▶ **Given records**:
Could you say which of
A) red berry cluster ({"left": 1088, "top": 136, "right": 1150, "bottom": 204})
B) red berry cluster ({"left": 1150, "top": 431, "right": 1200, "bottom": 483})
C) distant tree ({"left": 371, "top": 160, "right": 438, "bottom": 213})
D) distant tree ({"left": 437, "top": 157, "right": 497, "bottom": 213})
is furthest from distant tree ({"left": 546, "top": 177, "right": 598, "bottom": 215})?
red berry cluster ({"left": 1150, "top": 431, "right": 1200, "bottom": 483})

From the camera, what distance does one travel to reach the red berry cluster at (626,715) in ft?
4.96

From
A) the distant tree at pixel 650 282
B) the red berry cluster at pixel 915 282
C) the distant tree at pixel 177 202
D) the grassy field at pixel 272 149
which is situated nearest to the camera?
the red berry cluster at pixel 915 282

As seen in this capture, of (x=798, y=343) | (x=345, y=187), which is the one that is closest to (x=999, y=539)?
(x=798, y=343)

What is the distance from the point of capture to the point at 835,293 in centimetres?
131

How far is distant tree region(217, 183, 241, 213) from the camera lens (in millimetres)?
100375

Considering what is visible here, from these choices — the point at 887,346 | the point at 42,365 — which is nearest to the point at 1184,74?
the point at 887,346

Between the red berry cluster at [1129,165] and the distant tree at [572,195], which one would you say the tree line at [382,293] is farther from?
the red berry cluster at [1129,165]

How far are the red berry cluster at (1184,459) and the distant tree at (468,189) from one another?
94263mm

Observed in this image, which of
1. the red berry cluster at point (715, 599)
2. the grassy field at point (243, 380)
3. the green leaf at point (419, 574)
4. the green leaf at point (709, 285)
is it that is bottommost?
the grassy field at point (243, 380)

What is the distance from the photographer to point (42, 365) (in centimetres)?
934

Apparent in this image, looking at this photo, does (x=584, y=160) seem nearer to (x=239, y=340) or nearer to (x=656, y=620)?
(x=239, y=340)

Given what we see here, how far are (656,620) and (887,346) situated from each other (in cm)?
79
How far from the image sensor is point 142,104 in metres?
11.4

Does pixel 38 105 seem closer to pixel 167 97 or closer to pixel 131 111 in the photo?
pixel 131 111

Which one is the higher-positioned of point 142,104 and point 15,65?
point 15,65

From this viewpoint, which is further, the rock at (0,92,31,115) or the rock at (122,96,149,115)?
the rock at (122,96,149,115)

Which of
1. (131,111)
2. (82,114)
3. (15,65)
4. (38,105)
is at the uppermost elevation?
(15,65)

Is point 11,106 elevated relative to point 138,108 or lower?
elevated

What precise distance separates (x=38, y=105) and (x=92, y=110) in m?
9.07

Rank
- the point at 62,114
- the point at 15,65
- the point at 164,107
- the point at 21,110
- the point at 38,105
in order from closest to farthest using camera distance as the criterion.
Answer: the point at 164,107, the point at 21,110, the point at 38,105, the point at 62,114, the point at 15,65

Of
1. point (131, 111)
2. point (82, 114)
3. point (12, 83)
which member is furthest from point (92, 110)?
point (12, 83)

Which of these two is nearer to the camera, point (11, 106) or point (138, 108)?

▶ **What to do**: Output the full listing without altering anything.

▶ **Task response**:
Could you say which of
A) red berry cluster ({"left": 1088, "top": 136, "right": 1150, "bottom": 204})
B) red berry cluster ({"left": 1150, "top": 431, "right": 1200, "bottom": 483})
C) distant tree ({"left": 371, "top": 160, "right": 438, "bottom": 213})
D) distant tree ({"left": 437, "top": 157, "right": 497, "bottom": 213})
is furthest from distant tree ({"left": 546, "top": 177, "right": 598, "bottom": 215})?
red berry cluster ({"left": 1150, "top": 431, "right": 1200, "bottom": 483})

From the camera, what distance does one travel to reach the red berry cluster at (626,715) in ft?
4.96

From
A) the distant tree at pixel 650 282
B) the red berry cluster at pixel 915 282
C) the distant tree at pixel 177 202
D) the grassy field at pixel 272 149
which is situated nearest to the camera?
the red berry cluster at pixel 915 282

As seen in this capture, of (x=798, y=343) | (x=345, y=187), which is the one that is closest to (x=999, y=539)?
(x=798, y=343)

What is the distance from the point of capture to the point at 835,293 in centimetres?
131

How far is distant tree region(217, 183, 241, 213) from the camera lens (in millimetres)?
100375

Considering what is visible here, from these choices — the point at 887,346 | the point at 42,365 — which is nearest to the point at 1184,74?
the point at 887,346

Between the red berry cluster at [1129,165] and the distant tree at [572,195], which one would you say the tree line at [382,293] is farther from?
the red berry cluster at [1129,165]

How far are the red berry cluster at (1184,459) and the distant tree at (468,189) from one another?
94263mm

Observed in this image, which of
1. the red berry cluster at point (715, 599)
2. the grassy field at point (243, 380)
3. the green leaf at point (419, 574)
4. the green leaf at point (709, 285)
is it that is bottommost?
the grassy field at point (243, 380)

What is the distance from the photographer to point (42, 365) (in centimetres)?
934

Apparent in this image, looking at this photo, does (x=584, y=160) seem nearer to (x=239, y=340) or nearer to (x=656, y=620)?
(x=239, y=340)

Given what we see here, how far are (656,620) and (887,346) situated from each other (in cm)?
79
How far from the image sensor is point 142,104 in metres?
11.4

Does pixel 38 105 seem closer to pixel 167 97 or closer to pixel 131 111 in the photo?
pixel 131 111

Which one is the higher-positioned of point 142,104 and point 15,65?
point 15,65

From this viewpoint, which is further, the rock at (0,92,31,115) or the rock at (122,96,149,115)?
the rock at (122,96,149,115)

Which of
1. (131,111)
2. (82,114)
3. (15,65)
4. (38,105)
is at the uppermost elevation?
(15,65)

Is point 11,106 elevated relative to point 138,108 or lower?
elevated

What precise distance separates (x=38, y=105) and (x=92, y=110) in m?
9.07

Rank
- the point at 62,114
- the point at 15,65
- the point at 164,107
- the point at 21,110
- the point at 38,105
in order from closest to farthest using camera distance as the criterion.
Answer: the point at 164,107, the point at 21,110, the point at 38,105, the point at 62,114, the point at 15,65

Of
1. point (131, 111)
2. point (82, 114)
3. point (12, 83)
which member is furthest from point (92, 110)?
point (12, 83)

Which of these two is nearer to the camera, point (11, 106) or point (138, 108)?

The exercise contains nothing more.